CST Doug's Fabulous Fantasy Football Freakout!!

Feel that tension
Author's note: Like my cynical colleague SamVox, I sent a submission to Grantland's Fantasy Football writer contest that was summarily rejected by the website's editors. After much inner debate, I've decided to post the deathless brilliance that the gormless twits at Grantland turned down because they're unable to comprehend the CST Doug "philosophy." So, if you've got the stones (or, uh, the stonettes) to stare directly into the sun of some flash-blinding wordsmithery, do read on.  ­­-CST Doug

Your knockoff rayon-knitted NFL jersey from Target has been pulled from the hamper and doesn't smell too mildewy. The cardboard-stiff brim of your Starter cap is rakishly tilted to one side, and the Excel spreadsheet saved to your laptop is primed and ready to go. Soon, you will be downing Jazzin’ Jalapeno™ wings and football glasses of cheap American beer as patrons of the sports bar next to the Lube Stop on Jennings Avenue look upon your table of geeky gridiron gurus with a mixture of pity and contempt.

Yes, it's fantasy football time, folks. In the spirit of the season, here are Dangerous Doug's Lock Down, No Doubt, Dip It In Cement And Put It On The Mantle Top-Five Fantasy Football Picks (and one sleeper) for 2012!

Pop culture reference
1) Arian Foster, RB HOU- Don't expect this consensus No. 1 overall Fantasy tailback to get complacent after inking a hefty contract extension in the offseason. Foster's tasty 146.1 total yards per start last season would make even the staunchest numbers nerd drool and sweat like he just saw Emilia Clarke fulfill HBO's "Game of Thrones" boob quota for the week. If you're lucky enough to nab your league's top pick, grab Foster and don't look back.

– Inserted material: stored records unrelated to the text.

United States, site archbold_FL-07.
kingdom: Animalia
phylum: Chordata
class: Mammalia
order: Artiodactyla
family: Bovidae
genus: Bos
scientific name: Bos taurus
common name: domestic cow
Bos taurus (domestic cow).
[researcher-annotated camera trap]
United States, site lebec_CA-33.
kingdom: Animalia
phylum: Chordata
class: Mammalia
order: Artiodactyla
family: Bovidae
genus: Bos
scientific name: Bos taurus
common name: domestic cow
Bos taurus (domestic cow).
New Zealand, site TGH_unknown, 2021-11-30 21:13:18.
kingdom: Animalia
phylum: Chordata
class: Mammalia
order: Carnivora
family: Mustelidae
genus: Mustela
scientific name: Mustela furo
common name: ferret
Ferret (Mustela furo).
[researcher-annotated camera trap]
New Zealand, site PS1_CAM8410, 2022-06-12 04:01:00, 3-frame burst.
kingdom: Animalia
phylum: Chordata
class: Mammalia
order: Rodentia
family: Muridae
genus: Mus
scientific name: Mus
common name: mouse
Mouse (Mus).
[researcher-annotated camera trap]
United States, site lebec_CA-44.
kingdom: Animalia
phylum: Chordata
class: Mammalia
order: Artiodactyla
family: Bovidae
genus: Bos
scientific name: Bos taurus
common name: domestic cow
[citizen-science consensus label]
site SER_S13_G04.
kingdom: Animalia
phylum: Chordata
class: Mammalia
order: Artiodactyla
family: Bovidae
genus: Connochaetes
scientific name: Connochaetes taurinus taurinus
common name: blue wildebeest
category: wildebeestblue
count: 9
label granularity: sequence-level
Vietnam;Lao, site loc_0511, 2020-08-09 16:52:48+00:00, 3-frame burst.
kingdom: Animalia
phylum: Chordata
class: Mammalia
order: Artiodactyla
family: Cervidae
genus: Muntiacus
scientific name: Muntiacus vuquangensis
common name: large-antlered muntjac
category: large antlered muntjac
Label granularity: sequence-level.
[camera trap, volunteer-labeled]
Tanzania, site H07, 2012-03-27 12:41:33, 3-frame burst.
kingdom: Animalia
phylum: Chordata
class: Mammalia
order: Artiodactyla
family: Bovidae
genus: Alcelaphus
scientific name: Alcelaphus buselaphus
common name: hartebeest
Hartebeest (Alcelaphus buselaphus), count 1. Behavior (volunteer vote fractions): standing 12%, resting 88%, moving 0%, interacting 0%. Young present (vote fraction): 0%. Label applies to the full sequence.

2) Chris Johnson, RB TEN - Redemption, thy name is Chris. The dreadlocked one starred in his very own dreadful Friedberg/Seltzer-esque parody version of a season (Call it "Crap of the Titans") last year, putting up a pedestrian (for him) 1,047 rushing yards and four measly touchdowns. Improved conditioning and a spruced-up offensive line will propel Johnson back to stud status in '12. His game-breaking speed and 20-score potential should be more than enough to erase fears of last season's misfortunes repeating themselves.

3) Aaron Rodgers, QB GB - Super Bowl champion, pro wrestling fan, stat-sheet stuffer. Add a subscription to "Maxim" to that list and Rodgers would be the dream-BFF of most any discerning Fantasy GM. The cannon-armed Packers' QB posted lifetime bests in yards (4,643) and touchdowns (45) in 2011 along with a career-low six interceptions. Running backs are at a premium in most Fantasy leagues, but Rodgers is good enough to be "The Man" (Whoooo!) at the very top of your draft board.

4) Ray Rice, RB BAL - "Money changes everything," Cyndi Lauper once warbled. The '80s pop songstress would make a lousy Fantasy GM if she lived by those words. While it's true that Rice signed a five-year, $40 million deal in mid-July following a stellar 2011, the freakishly talented Baltimore tailback is an every-down daydream for owners banking on another 2,000-total-yard campaign this season. Rice won't take it easy now that he has a few more Armani suits in his closet. Just sit back and smile as he takes the money and runs.

5) LeSean McCoy, RB PHI - Names like Foster and Rice will fly off draft boards in a blink. This prime Philly will be the next to go, thanks to an eye-popping 2011 that saw McCoy accrue double-digit Fantasy points in all but his final start in Week 16 at Dallas. The multi-talented RB's pass-catching abilities could very soon see him reach the stat-monkey Holy Grail of 2,000 yards. So, choose wisely, and take McCoy with a top-five overall selection in your Fantasy draft.

Deluded Cleveland Fan Sleeper Pick of the Year

Brandon Weeden, QB CLE - The Browns have employed 17(!) quarterbacks since the franchise's return to the league in 1999. Weeden is the latest, and will succeed not due to his strong arm, steady pocket presence or improved supporting cast, but because the gods cannot be so cruel as to deliver Cleveland fans yet another kick in the pants in 2012.

 LeBron won his championship and the Indians have lost practically every game since the All-Star break. There must be some beneficent force out there tired of poking Cleveland with a sharp stick and willing to salve our wounds with a quarterback that won't be selling ladies' shoes in three years. Weeden will be good simply because he has to be good. We cannot take anymore. How's that for analysis, Pancho?